Complete the following
[A] Write out the post on gliders and a California trip from "Yo Bruce, Thanks" up to and including "that much wine.", swapping "grapes" for "olives".
[B] Do these statements agree with the post on gliders and a California trip? Answer yes or no for each, quoting the words of the post that decide it. (i) The writer's parents retired to Ramona in 1985. (ii) The writer saw a bobcat through a window in the living room. (iii) The writer thinks it is worth putting a lot of time into coloring a glider.
[C] Carry the post on gliders and a California trip forward from its last sentence.

Yo Bruce, Thanks for the Compliment. I keep staring at it myself, I think it's the Ralph -Ray fuselage look, it reminds me of a pelican. I was out to C.A. last week, flew into Limburg field with my daughter and her beau . spent the day along the coast admiring those Graceful pelicans,  We were Visiting my mom of 96 years. My folks retired to Ramona in 1985. While  their, I saw my first Bobcat out the kitchen Bow window. It seems everywhere I go, everything reminds me of free flight gliders. Anyway it's good to be back,  everyone in Southern California is changing from growing avocados into growing grapes. After the fires most people took the insurance money to change over to grapes and and most are doing wine tasting to make ends meet. Sarah and Kevin are really into sampling all the wineries, and I'm just not accustom to that much wine.
   
    I keep thinking I should change my color scheme, but you can probably guess as to what you're going to see.  It doesn't make sense to spend a lot of time coloring a glider so that the person that finds it will be impressed.

Records shown
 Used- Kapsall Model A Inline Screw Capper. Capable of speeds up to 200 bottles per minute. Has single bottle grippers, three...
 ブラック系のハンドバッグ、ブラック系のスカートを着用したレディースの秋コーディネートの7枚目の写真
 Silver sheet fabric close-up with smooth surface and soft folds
...
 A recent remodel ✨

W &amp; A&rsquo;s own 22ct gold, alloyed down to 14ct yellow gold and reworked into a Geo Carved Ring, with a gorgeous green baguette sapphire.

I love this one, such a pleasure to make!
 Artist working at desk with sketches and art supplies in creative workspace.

Answer set
[A]
Yo Bruce, Thanks for the Compliment. I keep staring at it myself, I think it's the Ralph -Ray fuselage look, it reminds me of a pelican. I was out to C.A. last week, flew into Limburg field with my daughter and her beau . spent the day along the coast admiring those Graceful pelicans,  We were Visiting my mom of 96 years. My folks retired to Ramona in 1985. While  their, I saw my first Bobcat out the kitchen Bow window. It seems everywhere I go, everything reminds me of free flight gliders. Anyway it's good to be back,  everyone in Southern California is changing from growing avocados into growing olives. After the fires most people took the insurance money to change over to olives and and most are doing wine tasting to make ends meet. Sarah and Kevin are really into sampling all the wineries, and I'm just not accustom to that much wine.

[B]
(i) Yes: "My folks retired to Ramona in 1985."
(ii) No: "I saw my first Bobcat out the kitchen Bow window."
(iii) No: "It doesn't make sense to spend a lot of time coloring a glider so that the person that finds it will be impressed."

[C]
Dave, I hope to be able to take some videos of my gliders In-flight this year. I bought a used Sony camera with a stabilized 20 X zoom lens. The same one that Tom Hallman uses in his videos. I still need to get a patch cord for the computer and video chip so that I can try to upload to BitChute . I'm going to skip YouTube, I think they're done. It's a pretty steep learning curve for me so it might take a while.

    Strat-o,   I haven't seen anyone do lightening holes or a model of it. But you might see it this year as it's on a build list of mine. Not on the Roll-Out, because the glider turned out very light using the Pampas grass tail boom. The tail boom had a diameter of  .202" and its total weight behind the center of gravity was just 1 g. Originally an all wood fuselage weighed quite a bit and to lessen the wing loading it might've been a benefit to punch holes in the wing.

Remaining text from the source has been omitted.